E, para ter um conhecimento pleno do mistério de Jesus, Paulo está disposto a
renunciar a tudo aquilo do que antes era rico (cf Fl 3,7), pois descobriu que só a graça de
Deus o salvou. Fomos justificados ou salvos só pela graça, o que nos dá imensa confiança.
Somos pecadores, mas seguimos o caminho da vida com a graça de Deus que nos
justifica sempre que pedimos perdão.
Para o
Apóstolo, a fé tem um valor total: toca toda a vida do crente, isto é, “desde o
batismo até à partida deste mundo, tudo está impregnado pela fé na morte e
ressurreição de Jesus, que concede a salvação”. E “a justificação pela fé
enfatiza a prioridade da graça, que Deus oferece a todos os que acreditam no
seu Filho sem distinção alguma”.
Todavia, não
podemos concluir que a Lei mosaica não tenha valor; antes, continua a ser um
dom irrevogável de Deus. Paulo até a chama de “santa” (Rm 7,12). De facto, é essencial observar os mandamentos, mas não podemos confiar
na nossa força, pois é a graça do amor gratuito de Deus que recebemos em Cristo
que é fundamental e nos leva a “amar de modo concreto”.
E Francisco,
a complementar a doutrina paulina, evoca o discurso da Carta de Tiago no atinente ao binómio fé-obras. Com efeito, uma vez
que a convicção de que é a fé em Cristo que justifica o homem pode levar – e
levou muitos – à desvalorização da prática dos mandamentos e à desatenção aos
deveres para com os outros, tem de se apelar à importância das obras que nos
compete realizar em nome da fé. Não são as obras que nos justificam, mas o
sangue de Cristo derramado amorosamente por nós como se se tratasse dum piedoso
pelicano, o que nos convoca para a fé em Cristo, a exprimir nas obras, sem as
quais é morta. Por isso, é bem-vinda a elocução jacobeia de que “o homem é justificado pelas obras e não
somente segundo a fé”, pois, “tal
como o corpo sem alma é morto, assim também a fé sem obras é morta” (Tg 2, 24.26). Por conseguinte, para Paulo e para Tiago, “a resposta da fé
exige que sejamos ativos no amor a Deus e no amor ao próximo”, já que o amor
nos salvou a todos, justificou-nos gratuitamente.

> [MATERIAL A PROCESSAR]:
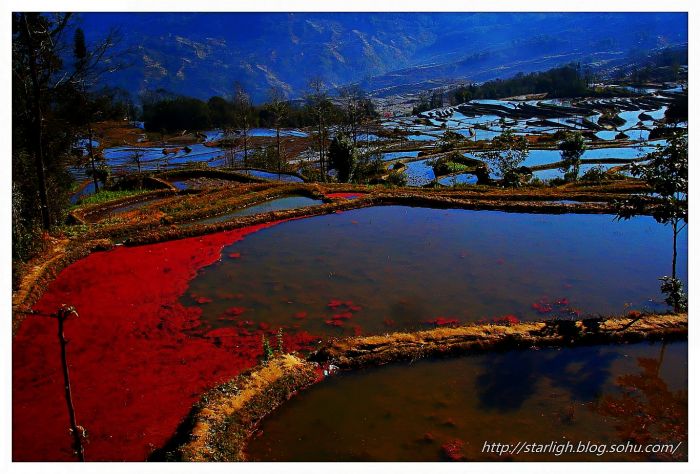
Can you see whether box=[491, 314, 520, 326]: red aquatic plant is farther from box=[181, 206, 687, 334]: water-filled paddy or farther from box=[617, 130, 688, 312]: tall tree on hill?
box=[617, 130, 688, 312]: tall tree on hill

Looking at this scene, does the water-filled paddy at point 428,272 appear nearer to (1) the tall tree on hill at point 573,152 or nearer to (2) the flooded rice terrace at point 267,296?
(2) the flooded rice terrace at point 267,296

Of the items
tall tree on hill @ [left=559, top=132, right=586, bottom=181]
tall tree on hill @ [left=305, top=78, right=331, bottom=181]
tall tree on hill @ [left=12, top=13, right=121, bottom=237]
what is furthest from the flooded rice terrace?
tall tree on hill @ [left=305, top=78, right=331, bottom=181]

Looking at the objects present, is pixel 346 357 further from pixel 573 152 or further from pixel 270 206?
pixel 573 152

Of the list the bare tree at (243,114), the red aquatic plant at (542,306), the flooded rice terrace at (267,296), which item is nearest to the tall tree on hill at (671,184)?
the flooded rice terrace at (267,296)

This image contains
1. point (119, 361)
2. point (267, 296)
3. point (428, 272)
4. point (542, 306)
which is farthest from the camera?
point (428, 272)

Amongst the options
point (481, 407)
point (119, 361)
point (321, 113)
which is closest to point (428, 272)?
point (481, 407)
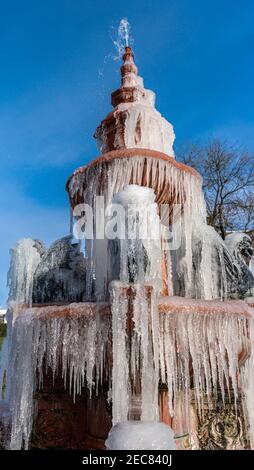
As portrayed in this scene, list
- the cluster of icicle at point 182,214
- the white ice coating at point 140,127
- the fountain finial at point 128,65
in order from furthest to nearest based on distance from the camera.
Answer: the fountain finial at point 128,65, the white ice coating at point 140,127, the cluster of icicle at point 182,214

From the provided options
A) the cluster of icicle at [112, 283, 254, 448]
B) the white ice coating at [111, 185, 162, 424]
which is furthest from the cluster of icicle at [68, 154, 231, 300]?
the white ice coating at [111, 185, 162, 424]

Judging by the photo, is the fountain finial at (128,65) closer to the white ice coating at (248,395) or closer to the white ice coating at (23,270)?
the white ice coating at (23,270)

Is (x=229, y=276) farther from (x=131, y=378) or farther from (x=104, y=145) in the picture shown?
(x=104, y=145)

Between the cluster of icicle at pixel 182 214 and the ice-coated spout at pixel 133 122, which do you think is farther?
the ice-coated spout at pixel 133 122

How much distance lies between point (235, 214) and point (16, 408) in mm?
14504

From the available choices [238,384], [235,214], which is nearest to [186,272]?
[238,384]

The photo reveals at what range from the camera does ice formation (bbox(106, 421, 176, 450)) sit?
2.83 m

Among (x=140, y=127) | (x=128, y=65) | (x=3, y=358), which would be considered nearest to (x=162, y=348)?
(x=3, y=358)

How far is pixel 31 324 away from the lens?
3.88 m

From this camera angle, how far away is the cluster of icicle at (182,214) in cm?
527

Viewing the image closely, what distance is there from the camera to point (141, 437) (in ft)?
9.41

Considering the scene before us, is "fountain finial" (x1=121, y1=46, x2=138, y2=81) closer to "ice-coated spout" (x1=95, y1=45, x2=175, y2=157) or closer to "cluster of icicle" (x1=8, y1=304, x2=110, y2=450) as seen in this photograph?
"ice-coated spout" (x1=95, y1=45, x2=175, y2=157)

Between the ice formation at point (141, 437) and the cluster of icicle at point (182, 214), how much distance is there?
87.7 inches

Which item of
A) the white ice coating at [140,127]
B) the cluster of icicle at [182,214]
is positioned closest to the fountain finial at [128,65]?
the white ice coating at [140,127]
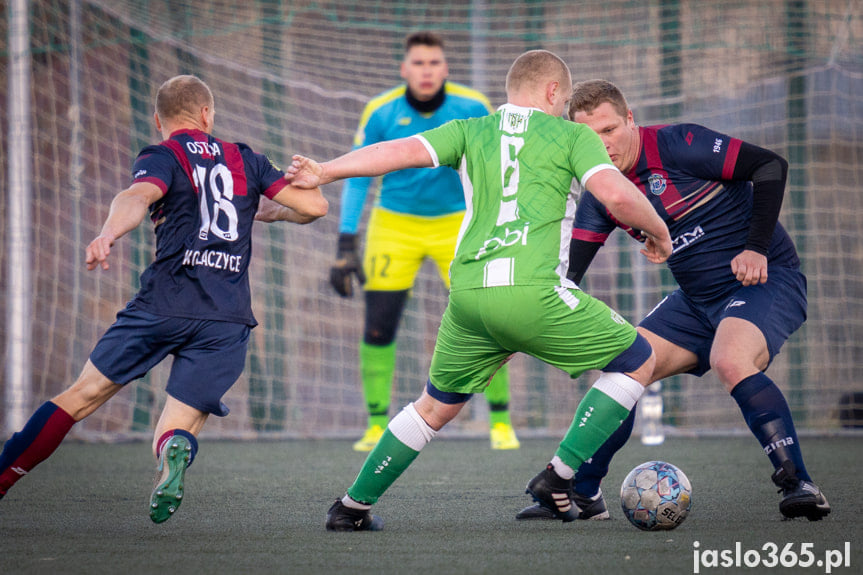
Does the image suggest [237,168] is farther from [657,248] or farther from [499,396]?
[499,396]

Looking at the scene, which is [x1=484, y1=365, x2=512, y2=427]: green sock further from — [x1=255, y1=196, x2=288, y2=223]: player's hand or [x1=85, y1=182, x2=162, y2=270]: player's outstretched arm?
[x1=85, y1=182, x2=162, y2=270]: player's outstretched arm

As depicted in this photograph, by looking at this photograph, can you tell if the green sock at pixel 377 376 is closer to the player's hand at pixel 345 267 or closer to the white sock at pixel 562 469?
the player's hand at pixel 345 267

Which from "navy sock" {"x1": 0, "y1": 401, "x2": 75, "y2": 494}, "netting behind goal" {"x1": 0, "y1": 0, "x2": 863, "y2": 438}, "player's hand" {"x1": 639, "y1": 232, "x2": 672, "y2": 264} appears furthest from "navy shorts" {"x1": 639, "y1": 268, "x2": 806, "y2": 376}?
"netting behind goal" {"x1": 0, "y1": 0, "x2": 863, "y2": 438}

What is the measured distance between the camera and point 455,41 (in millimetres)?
8508

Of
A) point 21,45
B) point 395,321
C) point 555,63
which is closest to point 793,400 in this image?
point 395,321

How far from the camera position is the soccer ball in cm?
323

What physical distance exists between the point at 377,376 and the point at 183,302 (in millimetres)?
3083

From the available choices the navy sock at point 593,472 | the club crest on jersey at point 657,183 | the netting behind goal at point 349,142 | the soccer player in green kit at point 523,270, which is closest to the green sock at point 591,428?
the soccer player in green kit at point 523,270

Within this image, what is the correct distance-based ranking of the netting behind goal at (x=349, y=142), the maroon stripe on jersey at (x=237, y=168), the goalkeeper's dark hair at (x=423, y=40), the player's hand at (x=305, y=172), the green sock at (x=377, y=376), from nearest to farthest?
the player's hand at (x=305, y=172)
the maroon stripe on jersey at (x=237, y=168)
the goalkeeper's dark hair at (x=423, y=40)
the green sock at (x=377, y=376)
the netting behind goal at (x=349, y=142)

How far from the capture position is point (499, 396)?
6.30 metres

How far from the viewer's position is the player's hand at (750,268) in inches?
140

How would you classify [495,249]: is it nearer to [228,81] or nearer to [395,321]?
[395,321]

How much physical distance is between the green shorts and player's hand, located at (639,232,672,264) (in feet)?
0.75

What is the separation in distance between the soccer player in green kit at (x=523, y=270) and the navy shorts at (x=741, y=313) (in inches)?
20.9
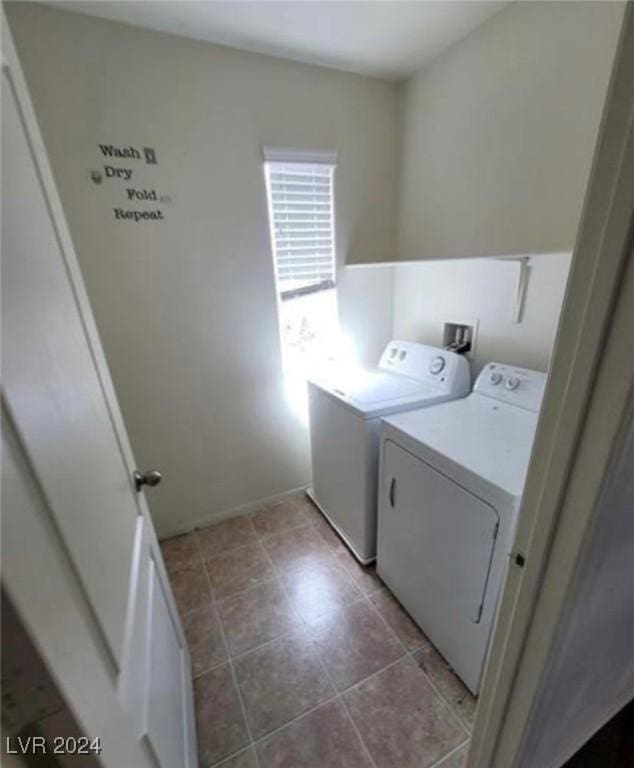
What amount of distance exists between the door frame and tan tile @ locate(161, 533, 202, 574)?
1.71 meters

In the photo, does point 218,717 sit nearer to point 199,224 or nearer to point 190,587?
point 190,587

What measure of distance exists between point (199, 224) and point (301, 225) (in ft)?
1.89

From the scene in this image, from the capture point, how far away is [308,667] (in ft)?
4.74

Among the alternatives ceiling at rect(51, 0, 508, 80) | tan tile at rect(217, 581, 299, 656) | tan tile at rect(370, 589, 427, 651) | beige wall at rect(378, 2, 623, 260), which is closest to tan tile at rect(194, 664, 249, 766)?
tan tile at rect(217, 581, 299, 656)

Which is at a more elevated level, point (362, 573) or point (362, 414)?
point (362, 414)

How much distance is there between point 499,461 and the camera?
117 centimetres

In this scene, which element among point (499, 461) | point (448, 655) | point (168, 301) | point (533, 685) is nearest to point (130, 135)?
point (168, 301)

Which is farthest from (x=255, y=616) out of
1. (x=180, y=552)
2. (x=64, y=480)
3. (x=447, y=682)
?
(x=64, y=480)

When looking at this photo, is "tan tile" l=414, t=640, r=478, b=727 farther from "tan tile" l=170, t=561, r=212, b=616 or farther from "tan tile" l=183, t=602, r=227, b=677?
"tan tile" l=170, t=561, r=212, b=616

> [OBJETIVO A]: Traduza para inglês a seguinte frase do excerto sobre a fé em Paulo: "Fomos justificados ou salvos só pela graça, o que nos dá imensa confiança."
> [OBJETIVO B]: Imprima da listagem, sem alterações, as linhas desde a que contém "Looking at the objects" até à que contém "Answer: the fountain", incluindo ambas, e deixe as imagens de fora da resposta.

> [RESULTADO FINAL A]: We were justified, or saved, by grace alone, which gives us immense confidence.

> [RESULTADO FINAL B]:
Looking at the objects present, is pixel 346 357 further from pixel 573 152 or further from pixel 270 206?
pixel 573 152

Of the list the bare tree at (243,114), the red aquatic plant at (542,306), the flooded rice terrace at (267,296), which item is nearest to the tall tree on hill at (671,184)?
the flooded rice terrace at (267,296)

This image contains
1. point (119, 361)
2. point (267, 296)
3. point (428, 272)
4. point (542, 306)
which is farthest from the camera?
point (428, 272)

Amongst the options
point (481, 407)
point (119, 361)
point (321, 113)
which is closest to point (428, 272)?
point (481, 407)
As portrayed in this scene, list
- the cluster of icicle at point 182,214
- the white ice coating at point 140,127
- the fountain finial at point 128,65
in order from furthest to nearest based on distance from the camera.
Answer: the fountain finial at point 128,65, the white ice coating at point 140,127, the cluster of icicle at point 182,214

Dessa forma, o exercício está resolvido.